You don’t need to get your hands-on the iPad to realize that it has the potential to kill the Kindle unless Amazon does something drastic to make its boring gray, e-ink display into something colorful. The iPad supports full color display and the iBooks app for the iPad will transform your e-ebook reading experience into something colorful albeit a fun one.
I mean, just take a look at the sample screenshots of an e-book being rendered on the iPad using the iBooks apps. Rich, colorful graphics that accompanies e-books, be it children’s books, fiction, sci-fi or business-related, it will surely be more pleasant and appealing to read e-books on the iPad than it is on the Kindle. And don’t even get me started on the issue of readability and eye strain due to prolong use. You can always shut off your iPad and rest your eyes a bit if you think that your eyes are already strained. So, it’s not really a negative point of the iPad that it’s display was said to be not mean for prolong reading pleasures.

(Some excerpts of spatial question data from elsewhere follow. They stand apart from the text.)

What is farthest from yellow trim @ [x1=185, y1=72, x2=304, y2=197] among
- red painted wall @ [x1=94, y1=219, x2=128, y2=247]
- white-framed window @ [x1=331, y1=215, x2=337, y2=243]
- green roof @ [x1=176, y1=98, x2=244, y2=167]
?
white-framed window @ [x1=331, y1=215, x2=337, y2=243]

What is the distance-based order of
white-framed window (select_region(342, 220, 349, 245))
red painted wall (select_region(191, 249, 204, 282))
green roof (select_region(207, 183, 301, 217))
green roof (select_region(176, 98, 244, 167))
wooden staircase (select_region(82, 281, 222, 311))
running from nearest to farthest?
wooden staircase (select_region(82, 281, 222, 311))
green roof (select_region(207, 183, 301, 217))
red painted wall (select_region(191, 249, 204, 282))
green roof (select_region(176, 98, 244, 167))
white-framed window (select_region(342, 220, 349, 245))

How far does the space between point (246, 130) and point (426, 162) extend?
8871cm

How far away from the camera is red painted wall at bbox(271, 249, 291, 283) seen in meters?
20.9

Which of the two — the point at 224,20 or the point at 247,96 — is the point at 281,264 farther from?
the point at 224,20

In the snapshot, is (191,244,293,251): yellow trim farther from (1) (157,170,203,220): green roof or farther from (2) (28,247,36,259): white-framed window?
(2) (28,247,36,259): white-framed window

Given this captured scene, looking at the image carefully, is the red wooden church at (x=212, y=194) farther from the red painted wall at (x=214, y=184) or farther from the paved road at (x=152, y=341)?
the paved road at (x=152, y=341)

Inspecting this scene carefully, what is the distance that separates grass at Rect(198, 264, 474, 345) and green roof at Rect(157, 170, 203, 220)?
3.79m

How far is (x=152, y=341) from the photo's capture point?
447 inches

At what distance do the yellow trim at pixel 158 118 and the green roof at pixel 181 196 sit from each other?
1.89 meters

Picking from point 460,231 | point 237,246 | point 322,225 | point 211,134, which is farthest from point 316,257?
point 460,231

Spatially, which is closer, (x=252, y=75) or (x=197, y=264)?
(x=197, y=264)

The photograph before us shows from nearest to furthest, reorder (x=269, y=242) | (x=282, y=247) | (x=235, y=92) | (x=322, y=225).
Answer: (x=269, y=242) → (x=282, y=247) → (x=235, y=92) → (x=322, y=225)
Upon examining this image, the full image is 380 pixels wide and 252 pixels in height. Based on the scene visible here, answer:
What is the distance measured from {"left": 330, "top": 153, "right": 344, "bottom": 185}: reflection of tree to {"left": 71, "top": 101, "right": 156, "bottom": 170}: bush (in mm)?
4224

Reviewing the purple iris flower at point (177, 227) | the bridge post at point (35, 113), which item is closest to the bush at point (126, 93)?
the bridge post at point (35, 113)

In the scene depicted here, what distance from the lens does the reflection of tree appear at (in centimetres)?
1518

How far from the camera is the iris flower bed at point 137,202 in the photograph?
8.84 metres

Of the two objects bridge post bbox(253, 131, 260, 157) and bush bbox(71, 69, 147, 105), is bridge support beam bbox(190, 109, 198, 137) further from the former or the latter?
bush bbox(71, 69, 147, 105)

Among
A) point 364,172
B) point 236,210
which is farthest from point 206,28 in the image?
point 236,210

And for the iBookstore, I’m pretty sure electronic publishers will dive into the iPad wave pretty soon if they haven’t started doing so, yet. You don’t even have to worry if not too many publishers will not support the iPad. The Project Guttenberg with its thousands of public domain books will provide you with your e-book fix.
What Apple needs to do to complete its e-book market domination and successfully steal the thunder from Amazon is to make the iBookstore available outside the U.S. Especially as soon as Apple starts marketing the iPad to the international markets.